Saturday, 24 November 2012

Java Cafe 1 : Never write NaN == NaN (they're not equal)

I see this Java bug time and time again:

NaN == NaN

So what's wrong with this?

The Float and Double classes in java.lang defines a constant holding a Not-a-Number (NaN) value of type float and double respectively. NaN can be used to represent a mathematically undefined number, such as that obtained by dividing zero by zero, or an unrepresentable value, such as the square root of a negative number, which is imaginary so cannot be represented as a real floating-point number. For instance:

System.out.println(0.0f / 0.0f);
System.out.println(Math.sqrt(-1.0f));

prints out:

NaN
NaN

Sometimes programmers initialize a class field to NaN to indicate that it has not been assigned a value. Later on in the program, they check if that field has been assigned a value by checking if it is equal to NaN, using the == operator, e.g.:

public class NaNTest {
    private float value = Float.NaN;

    public void setValue(float newValue) {
        if (value == Float.NaN) // wrong, never do this!
            value = newValue;
    }

    public float getValue() { return value; }
}

Unfortunately, value will never be set to newValue in the setValue() method, because (Float.NaN == Float.NaN) always returns false. In fact, if you look at the JDK implementation of Float.isNaN(), a number is not-a-number if it is not equal to itself (which makes sense because a number should be equal to itself). The same holds for Double.NaN.
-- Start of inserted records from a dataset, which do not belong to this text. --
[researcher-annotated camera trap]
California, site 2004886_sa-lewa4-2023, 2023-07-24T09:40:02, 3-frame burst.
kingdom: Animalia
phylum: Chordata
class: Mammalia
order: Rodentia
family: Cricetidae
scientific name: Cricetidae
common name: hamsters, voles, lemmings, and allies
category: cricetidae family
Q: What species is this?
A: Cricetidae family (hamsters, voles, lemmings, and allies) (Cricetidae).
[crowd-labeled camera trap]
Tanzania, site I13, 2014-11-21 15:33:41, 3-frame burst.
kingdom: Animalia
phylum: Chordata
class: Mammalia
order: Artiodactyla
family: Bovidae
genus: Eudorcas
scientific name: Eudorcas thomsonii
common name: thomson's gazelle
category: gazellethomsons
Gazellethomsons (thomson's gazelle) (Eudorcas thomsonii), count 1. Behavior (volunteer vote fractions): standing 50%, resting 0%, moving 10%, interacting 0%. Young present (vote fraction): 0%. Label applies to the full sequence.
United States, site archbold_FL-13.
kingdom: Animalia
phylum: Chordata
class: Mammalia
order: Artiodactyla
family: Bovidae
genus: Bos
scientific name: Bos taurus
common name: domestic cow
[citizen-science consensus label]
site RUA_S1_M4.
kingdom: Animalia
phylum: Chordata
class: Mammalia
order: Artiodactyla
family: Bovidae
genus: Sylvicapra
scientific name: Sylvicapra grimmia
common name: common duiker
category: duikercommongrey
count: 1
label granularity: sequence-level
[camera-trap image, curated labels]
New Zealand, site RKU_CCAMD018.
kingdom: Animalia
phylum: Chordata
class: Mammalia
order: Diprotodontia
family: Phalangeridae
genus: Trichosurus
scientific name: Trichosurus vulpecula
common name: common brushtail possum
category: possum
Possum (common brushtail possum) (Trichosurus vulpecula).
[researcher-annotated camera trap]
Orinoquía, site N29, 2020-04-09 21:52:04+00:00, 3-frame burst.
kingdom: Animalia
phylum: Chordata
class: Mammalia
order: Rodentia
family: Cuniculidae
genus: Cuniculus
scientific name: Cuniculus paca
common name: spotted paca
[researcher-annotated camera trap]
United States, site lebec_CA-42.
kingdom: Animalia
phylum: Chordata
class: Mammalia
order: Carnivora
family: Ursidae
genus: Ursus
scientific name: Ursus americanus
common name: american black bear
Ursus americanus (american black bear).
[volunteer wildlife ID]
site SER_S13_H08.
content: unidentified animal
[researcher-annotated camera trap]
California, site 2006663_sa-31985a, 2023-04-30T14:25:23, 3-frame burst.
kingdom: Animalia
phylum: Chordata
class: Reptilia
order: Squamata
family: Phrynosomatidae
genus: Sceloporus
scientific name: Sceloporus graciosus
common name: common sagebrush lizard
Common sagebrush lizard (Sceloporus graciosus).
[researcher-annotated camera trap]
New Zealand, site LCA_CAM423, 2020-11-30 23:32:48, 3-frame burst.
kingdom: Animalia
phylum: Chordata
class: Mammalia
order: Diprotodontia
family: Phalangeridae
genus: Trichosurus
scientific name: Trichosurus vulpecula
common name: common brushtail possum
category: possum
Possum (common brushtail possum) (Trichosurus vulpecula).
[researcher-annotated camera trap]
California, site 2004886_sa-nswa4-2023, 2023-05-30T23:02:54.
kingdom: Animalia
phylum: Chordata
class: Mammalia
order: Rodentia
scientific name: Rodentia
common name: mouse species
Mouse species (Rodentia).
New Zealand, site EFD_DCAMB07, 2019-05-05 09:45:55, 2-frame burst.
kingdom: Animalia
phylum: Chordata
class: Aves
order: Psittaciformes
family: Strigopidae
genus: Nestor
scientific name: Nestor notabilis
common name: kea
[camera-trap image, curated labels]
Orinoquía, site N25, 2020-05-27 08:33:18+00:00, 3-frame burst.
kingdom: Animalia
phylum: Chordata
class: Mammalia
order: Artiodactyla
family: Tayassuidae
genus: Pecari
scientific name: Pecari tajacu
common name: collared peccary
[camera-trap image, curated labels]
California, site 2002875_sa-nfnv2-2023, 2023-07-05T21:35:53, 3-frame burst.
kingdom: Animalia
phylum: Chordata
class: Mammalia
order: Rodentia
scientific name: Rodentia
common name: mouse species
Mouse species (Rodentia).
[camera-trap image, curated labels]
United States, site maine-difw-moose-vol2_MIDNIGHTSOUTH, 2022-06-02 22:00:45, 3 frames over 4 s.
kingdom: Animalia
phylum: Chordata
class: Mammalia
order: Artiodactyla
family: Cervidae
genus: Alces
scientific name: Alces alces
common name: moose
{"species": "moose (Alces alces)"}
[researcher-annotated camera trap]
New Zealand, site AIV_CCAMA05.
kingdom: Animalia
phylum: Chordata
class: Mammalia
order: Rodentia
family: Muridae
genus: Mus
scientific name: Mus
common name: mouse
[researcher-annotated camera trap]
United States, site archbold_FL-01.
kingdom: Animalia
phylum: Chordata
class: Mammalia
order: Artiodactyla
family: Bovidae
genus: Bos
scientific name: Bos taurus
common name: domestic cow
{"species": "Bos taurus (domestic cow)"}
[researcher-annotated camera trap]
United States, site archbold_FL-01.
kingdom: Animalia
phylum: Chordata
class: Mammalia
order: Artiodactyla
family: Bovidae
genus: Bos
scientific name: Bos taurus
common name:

This error is easy to make, because the == operator is what you will normally use to compare numbers and primitive types. This bug can go unnoticed for a long time, potentially giving disastrous consequences. For instance, if the code that uses the value returned by getValue() performs the same faulty equality check, and then performs some critical operations:

NaNTest test = new NaNTest();
test.setValue(4.0f);           // does not set it 4.0f
float value = test.getValue(); // returns Float.NaN
float result = 0.0f;
if (value != Float.NaN) {
    result = value;
}
System.out.println(result);    // prints NaN

Although not immediately obvious, the printed value will always be NaN, not 4.0. This is because value has the value Float.NaN, and (Float.NaN != Float.NaN) is always true!

The correct way to check if a number is NaN is to use Float.isNaN() and Double.isNaN(). For example, continuing with the NaNTest class:

public void setValue(float newValue) {
    if (Float.isNaN(value))
        value = newValue;

}

Equivalently, this will also work:

public void setValue(float newValue) {
    // works but don't do this
    if (value != value)    // yes, this check is weird!
        value = newValue;
}

but you should use Float.isNaN() and Double.isNaN() because they make clear the intention of the check, and they will work regardless of any changes to the underlying floating-point implementation of Java.

Finally, the same applies to checking for positive and negative infinity: always use Float.isInfinite() and Double.isInfinite().